Abel Ferreira ainda não sabia disso, mas a vitória de seu PAOK sobre o Benfica de Jorge Jesus, na terceira fase preliminar da Champions League, em setembro do ano passado, foi como um rito de passagem.

Metaforicamente, o sucesso diante do técnico campeão da Libertadores com o Flamengo abriu a porta para que ele seguisse pelo mesmo caminho. Jesus representava um passado recente vitorioso no Brasil, e seu compatriota Abel, a continuação do sucesso lusitano em terra brasilis.

Campeão da América, o Palmeiras determina pelo segundo ano consecutivo que o idioma futebolístico reinante no continente é o português, que mistura as diferentes linguagens do Brasil, presentes em seus jogadores e na sua torcida, com o inconfundível sotaque de Portugal, característica natural de seu treinador.

→ **Tarefa 1**:
Responda com base no texto sobre Abel Ferreira:
(a) Que time Abel Ferreira dirigia quando venceu o Benfica?
(b) Por qual clube Jorge Jesus foi campeão da Libertadores?
(c) Qual é o idioma futebolístico que reina no continente?
→ **Tarefa 2**:
Copie literalmente, do texto sobre Abel Ferreira, tudo desde "Metaforicamente, o sucesso" até "em terra brasilis.".
As linhas não são necessárias para esta atividade.

→ **Material fornecido**:
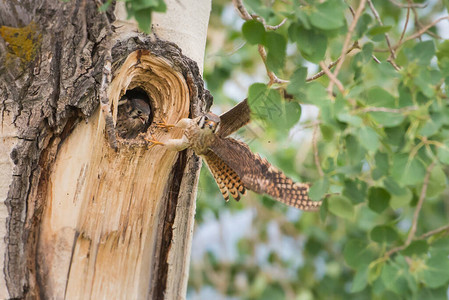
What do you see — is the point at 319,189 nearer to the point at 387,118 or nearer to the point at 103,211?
the point at 387,118

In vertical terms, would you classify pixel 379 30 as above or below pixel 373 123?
above

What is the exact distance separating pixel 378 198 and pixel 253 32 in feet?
1.40

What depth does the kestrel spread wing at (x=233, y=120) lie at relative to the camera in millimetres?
1243

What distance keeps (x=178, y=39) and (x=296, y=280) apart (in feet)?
9.36

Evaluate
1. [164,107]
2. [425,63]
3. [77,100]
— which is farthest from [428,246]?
[77,100]

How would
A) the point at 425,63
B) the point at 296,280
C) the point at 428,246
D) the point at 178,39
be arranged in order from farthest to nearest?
the point at 296,280 < the point at 178,39 < the point at 428,246 < the point at 425,63

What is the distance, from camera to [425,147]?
98 cm

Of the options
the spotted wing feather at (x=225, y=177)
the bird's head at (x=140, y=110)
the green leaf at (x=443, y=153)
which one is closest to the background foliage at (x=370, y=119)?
the green leaf at (x=443, y=153)

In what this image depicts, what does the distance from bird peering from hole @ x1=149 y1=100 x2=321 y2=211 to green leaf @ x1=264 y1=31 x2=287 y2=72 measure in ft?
0.62

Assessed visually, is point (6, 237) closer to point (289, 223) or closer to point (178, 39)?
point (178, 39)

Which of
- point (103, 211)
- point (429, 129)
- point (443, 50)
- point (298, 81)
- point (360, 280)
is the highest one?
point (443, 50)

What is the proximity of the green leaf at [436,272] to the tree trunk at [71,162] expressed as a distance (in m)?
0.59

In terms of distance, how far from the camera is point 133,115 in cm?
133

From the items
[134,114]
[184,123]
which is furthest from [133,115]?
[184,123]
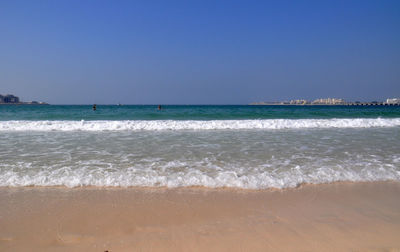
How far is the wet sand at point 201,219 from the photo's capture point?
231 centimetres

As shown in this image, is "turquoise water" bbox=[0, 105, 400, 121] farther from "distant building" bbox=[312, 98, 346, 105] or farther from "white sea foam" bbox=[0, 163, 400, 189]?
"distant building" bbox=[312, 98, 346, 105]

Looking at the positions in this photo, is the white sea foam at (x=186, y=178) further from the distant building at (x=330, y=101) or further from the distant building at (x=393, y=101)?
the distant building at (x=393, y=101)

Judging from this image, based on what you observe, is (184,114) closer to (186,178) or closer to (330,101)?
(186,178)

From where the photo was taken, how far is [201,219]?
2.80 meters

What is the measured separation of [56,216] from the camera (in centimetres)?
289

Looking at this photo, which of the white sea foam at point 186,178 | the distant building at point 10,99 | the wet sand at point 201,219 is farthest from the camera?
the distant building at point 10,99

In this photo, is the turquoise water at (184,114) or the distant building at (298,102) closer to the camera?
the turquoise water at (184,114)

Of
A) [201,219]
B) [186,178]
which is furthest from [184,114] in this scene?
[201,219]

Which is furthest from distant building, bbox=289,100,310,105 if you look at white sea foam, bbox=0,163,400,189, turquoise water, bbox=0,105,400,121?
white sea foam, bbox=0,163,400,189

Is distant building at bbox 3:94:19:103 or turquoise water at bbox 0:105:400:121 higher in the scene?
distant building at bbox 3:94:19:103

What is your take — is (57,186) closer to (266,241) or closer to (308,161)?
(266,241)

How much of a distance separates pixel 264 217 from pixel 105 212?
83.9 inches

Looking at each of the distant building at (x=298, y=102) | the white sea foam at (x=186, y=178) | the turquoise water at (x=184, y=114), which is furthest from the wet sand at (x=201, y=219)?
the distant building at (x=298, y=102)

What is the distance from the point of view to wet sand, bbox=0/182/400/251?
231 centimetres
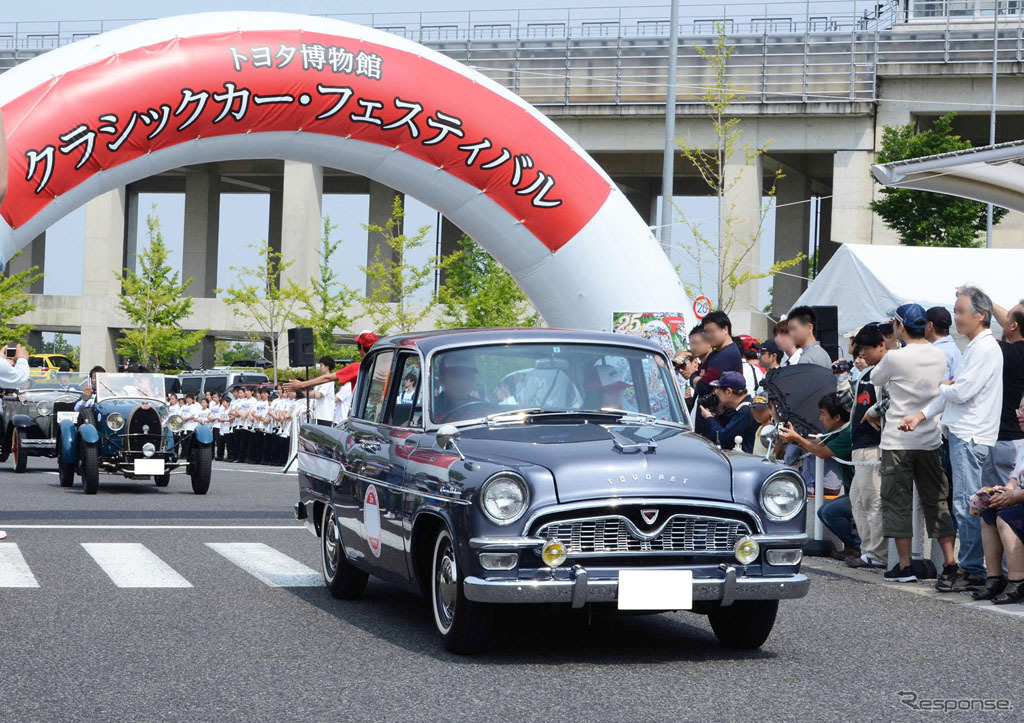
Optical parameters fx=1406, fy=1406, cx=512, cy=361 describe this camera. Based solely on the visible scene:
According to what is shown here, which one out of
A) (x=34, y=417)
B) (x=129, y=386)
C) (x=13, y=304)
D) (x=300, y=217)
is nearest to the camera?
(x=129, y=386)

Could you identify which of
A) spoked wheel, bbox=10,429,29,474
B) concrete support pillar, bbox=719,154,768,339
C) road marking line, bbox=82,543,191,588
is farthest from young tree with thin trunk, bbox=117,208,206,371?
road marking line, bbox=82,543,191,588

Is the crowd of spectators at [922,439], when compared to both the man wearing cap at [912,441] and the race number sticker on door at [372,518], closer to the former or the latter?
Result: the man wearing cap at [912,441]

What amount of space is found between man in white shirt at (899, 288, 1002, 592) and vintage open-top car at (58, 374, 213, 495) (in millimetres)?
11491

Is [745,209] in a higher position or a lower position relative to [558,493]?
higher

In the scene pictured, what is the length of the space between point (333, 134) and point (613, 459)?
969cm

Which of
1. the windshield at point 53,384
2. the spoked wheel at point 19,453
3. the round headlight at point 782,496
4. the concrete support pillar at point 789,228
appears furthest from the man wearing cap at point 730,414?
the concrete support pillar at point 789,228

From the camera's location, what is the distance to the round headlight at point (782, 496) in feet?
23.0

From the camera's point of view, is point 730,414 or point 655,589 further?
point 730,414

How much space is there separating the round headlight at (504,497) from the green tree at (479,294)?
38.3 m

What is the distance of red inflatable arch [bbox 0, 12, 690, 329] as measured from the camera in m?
14.1

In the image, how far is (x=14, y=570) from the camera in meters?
10.2

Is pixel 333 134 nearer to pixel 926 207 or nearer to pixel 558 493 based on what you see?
pixel 558 493

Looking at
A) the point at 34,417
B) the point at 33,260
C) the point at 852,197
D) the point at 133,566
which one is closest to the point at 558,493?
the point at 133,566

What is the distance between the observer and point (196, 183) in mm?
64000
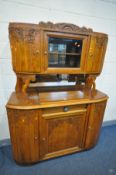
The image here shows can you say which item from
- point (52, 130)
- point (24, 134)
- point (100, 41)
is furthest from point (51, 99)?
point (100, 41)

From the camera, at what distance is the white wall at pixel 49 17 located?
4.52ft

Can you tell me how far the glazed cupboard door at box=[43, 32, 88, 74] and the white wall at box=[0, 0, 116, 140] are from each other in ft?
1.49

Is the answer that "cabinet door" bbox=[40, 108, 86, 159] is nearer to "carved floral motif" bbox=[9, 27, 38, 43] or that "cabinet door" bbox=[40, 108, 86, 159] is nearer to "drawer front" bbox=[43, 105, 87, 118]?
"drawer front" bbox=[43, 105, 87, 118]

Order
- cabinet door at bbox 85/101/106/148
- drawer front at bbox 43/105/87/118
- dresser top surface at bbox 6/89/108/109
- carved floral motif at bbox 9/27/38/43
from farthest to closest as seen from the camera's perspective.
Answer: cabinet door at bbox 85/101/106/148, drawer front at bbox 43/105/87/118, dresser top surface at bbox 6/89/108/109, carved floral motif at bbox 9/27/38/43

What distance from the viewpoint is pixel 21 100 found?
1.29m

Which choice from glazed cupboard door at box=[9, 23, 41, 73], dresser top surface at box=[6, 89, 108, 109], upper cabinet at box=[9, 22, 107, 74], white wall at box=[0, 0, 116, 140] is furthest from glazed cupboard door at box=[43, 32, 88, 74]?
white wall at box=[0, 0, 116, 140]

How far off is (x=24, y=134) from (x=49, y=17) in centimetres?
156

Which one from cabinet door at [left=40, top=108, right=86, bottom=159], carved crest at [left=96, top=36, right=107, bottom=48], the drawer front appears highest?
carved crest at [left=96, top=36, right=107, bottom=48]

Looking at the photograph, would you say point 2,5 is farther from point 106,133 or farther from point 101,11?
point 106,133

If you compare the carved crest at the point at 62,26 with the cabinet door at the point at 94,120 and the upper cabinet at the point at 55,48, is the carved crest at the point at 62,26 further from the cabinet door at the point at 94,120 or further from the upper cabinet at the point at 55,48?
the cabinet door at the point at 94,120

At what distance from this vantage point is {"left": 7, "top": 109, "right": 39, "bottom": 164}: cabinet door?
122 cm

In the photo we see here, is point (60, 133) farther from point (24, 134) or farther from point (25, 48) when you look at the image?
point (25, 48)

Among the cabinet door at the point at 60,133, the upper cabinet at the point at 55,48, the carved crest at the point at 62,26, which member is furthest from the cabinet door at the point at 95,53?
the cabinet door at the point at 60,133

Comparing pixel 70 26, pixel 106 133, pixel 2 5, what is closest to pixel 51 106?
pixel 70 26
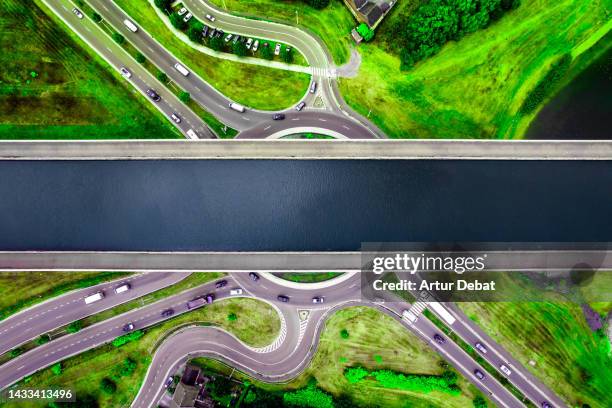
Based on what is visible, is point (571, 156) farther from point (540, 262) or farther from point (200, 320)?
point (200, 320)

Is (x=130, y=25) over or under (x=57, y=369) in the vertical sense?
over

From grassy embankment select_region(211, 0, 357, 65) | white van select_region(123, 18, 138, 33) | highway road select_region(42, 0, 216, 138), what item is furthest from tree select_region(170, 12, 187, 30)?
highway road select_region(42, 0, 216, 138)

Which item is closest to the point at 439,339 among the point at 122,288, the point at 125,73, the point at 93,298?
the point at 122,288

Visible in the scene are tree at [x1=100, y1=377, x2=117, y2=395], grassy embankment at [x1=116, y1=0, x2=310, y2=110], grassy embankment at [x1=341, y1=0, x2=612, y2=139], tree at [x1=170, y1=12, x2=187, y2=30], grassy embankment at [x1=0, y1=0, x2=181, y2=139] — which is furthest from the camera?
grassy embankment at [x1=116, y1=0, x2=310, y2=110]

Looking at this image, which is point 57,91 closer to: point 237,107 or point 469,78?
point 237,107

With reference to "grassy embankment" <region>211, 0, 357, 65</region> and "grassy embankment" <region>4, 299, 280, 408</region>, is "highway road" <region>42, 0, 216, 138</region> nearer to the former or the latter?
"grassy embankment" <region>211, 0, 357, 65</region>

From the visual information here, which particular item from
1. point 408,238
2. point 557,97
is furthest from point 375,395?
point 557,97
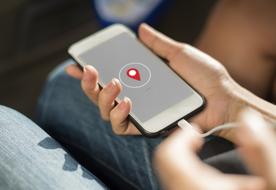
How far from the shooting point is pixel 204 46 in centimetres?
88

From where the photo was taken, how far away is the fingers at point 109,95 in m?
0.66

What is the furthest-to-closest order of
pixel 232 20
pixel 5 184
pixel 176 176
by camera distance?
pixel 232 20 → pixel 5 184 → pixel 176 176

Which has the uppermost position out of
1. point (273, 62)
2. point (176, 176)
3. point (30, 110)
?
point (176, 176)

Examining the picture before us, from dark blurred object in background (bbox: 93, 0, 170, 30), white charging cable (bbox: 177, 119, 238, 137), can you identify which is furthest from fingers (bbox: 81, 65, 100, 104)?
dark blurred object in background (bbox: 93, 0, 170, 30)

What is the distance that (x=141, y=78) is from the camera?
0.74 m

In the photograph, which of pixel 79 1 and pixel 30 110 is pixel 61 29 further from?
pixel 30 110

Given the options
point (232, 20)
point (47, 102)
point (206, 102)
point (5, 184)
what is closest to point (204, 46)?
point (232, 20)

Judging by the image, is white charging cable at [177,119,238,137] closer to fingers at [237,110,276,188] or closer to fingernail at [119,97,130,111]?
fingernail at [119,97,130,111]

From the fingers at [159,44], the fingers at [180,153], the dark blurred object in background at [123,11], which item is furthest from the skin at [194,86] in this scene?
the dark blurred object in background at [123,11]

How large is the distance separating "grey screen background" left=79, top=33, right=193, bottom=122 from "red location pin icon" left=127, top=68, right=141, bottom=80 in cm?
2

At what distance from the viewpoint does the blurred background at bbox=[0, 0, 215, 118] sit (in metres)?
1.15

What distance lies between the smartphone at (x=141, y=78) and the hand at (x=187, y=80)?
1 cm

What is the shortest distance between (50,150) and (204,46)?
0.35 m

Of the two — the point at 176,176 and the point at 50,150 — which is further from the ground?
the point at 176,176
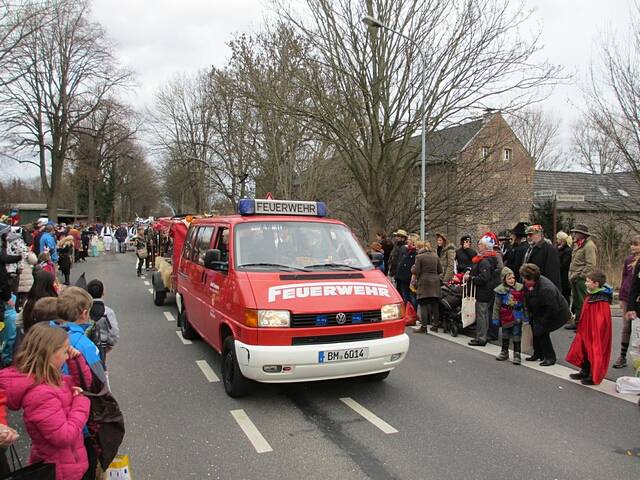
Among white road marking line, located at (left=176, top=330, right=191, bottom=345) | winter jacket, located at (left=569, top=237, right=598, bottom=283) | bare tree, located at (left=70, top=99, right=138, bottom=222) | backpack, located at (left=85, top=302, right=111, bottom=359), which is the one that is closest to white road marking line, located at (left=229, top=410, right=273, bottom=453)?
backpack, located at (left=85, top=302, right=111, bottom=359)

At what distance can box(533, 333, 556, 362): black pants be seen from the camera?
685 centimetres

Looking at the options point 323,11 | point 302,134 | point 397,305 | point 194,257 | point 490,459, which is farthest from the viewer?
point 302,134


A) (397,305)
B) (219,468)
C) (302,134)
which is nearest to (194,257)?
(397,305)

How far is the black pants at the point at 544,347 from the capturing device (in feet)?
22.5

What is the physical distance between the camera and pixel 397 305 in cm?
541

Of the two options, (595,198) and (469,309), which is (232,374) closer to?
(469,309)

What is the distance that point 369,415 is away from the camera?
492 cm

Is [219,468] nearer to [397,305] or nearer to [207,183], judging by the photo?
[397,305]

→ **Resposta 1**:
(a) O PAOK.
(b) Pelo Flamengo.
(c) O português.

→ **Resposta 2**:
Metaforicamente, o sucesso diante do técnico campeão da Libertadores com o Flamengo abriu a porta para que ele seguisse pelo mesmo caminho. Jesus representava um passado recente vitorioso no Brasil, e seu compatriota Abel, a continuação do sucesso lusitano em terra brasilis.